> **ASSIGNED TASK 1**:
According to the IHCL Accelerate 2030 text, what portfolio size does IHCL aim to reach?
> **ASSIGNED TASK 2**:
Reproduce the IHCL Accelerate 2030 text verbatim from "IHCL's Future Plan: Accelerate" to "to 700+ hotels.".

> **PAGE EXTRACT**:
⁂
IHCL's Future Plan: Accelerate 2030
In its comprehensive strategy for 2030, the Indian Hotels Company Limited (IHCL) announced its plan. In a press release, IHCL said the plan aims to build on its world-renowned service ethos while expanding its brandscape, delivering industry-leading profitability, doubling its consolidated revenue with a 20 percent return on capital used, and growing its portfolio to 700+ hotels.
Puneet Chhatwal, Managing Director and Chief Executive Officer, IHCL said, “IHCL has surpassed its guidance by achieving a portfolio of 350 hotels, with over 200 hotels in operation and delivered ten consecutive quarters of record financial performance. This strong performance and a robust balance sheet position us well to accelerate our growth momentum. Enabling this vision are long-term structural tailwinds for the sector, including India’s forecasted GDP growth of over 6.5 per cent, government’s continued focus on infrastructure spending, hotel demand outpacing supply and the rising affluence of the consumer base.”
⁂
> **ENTRIES SHOWN**:
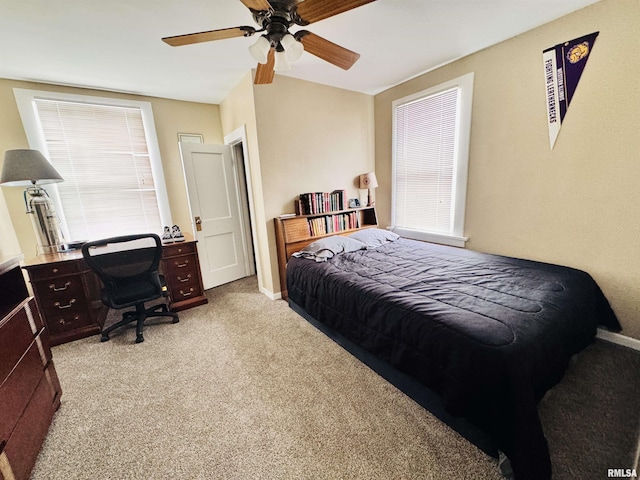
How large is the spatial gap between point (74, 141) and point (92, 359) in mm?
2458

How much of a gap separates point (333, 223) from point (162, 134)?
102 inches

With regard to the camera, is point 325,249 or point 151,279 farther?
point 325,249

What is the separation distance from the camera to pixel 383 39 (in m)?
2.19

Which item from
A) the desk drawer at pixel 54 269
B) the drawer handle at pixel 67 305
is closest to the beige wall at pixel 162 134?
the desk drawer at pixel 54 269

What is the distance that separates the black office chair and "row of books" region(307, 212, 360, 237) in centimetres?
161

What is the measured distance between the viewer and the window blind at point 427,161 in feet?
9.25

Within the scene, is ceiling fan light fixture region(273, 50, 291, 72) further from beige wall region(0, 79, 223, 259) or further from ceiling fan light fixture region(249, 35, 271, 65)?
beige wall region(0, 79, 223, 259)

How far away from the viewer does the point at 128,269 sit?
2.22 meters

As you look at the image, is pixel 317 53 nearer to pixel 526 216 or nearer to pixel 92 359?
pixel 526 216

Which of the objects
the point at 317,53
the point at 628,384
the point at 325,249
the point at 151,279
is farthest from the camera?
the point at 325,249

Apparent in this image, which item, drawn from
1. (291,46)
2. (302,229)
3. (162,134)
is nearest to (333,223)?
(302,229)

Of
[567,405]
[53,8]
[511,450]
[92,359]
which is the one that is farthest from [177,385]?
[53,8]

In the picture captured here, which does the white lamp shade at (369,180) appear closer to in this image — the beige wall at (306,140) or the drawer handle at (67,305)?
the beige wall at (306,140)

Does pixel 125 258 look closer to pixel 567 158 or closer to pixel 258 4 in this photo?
⁂
> **EXERCISE RESULT 1**:
More than 700 hotels (700+).

> **EXERCISE RESULT 2**:
IHCL's Future Plan: Accelerate 2030
In its comprehensive strategy for 2030, the Indian Hotels Company Limited (IHCL) announced its plan. In a press release, IHCL said the plan aims to build on its world-renowned service ethos while expanding its brandscape, delivering industry-leading profitability, doubling its consolidated revenue with a 20 percent return on capital used, and growing its portfolio to 700+ hotels.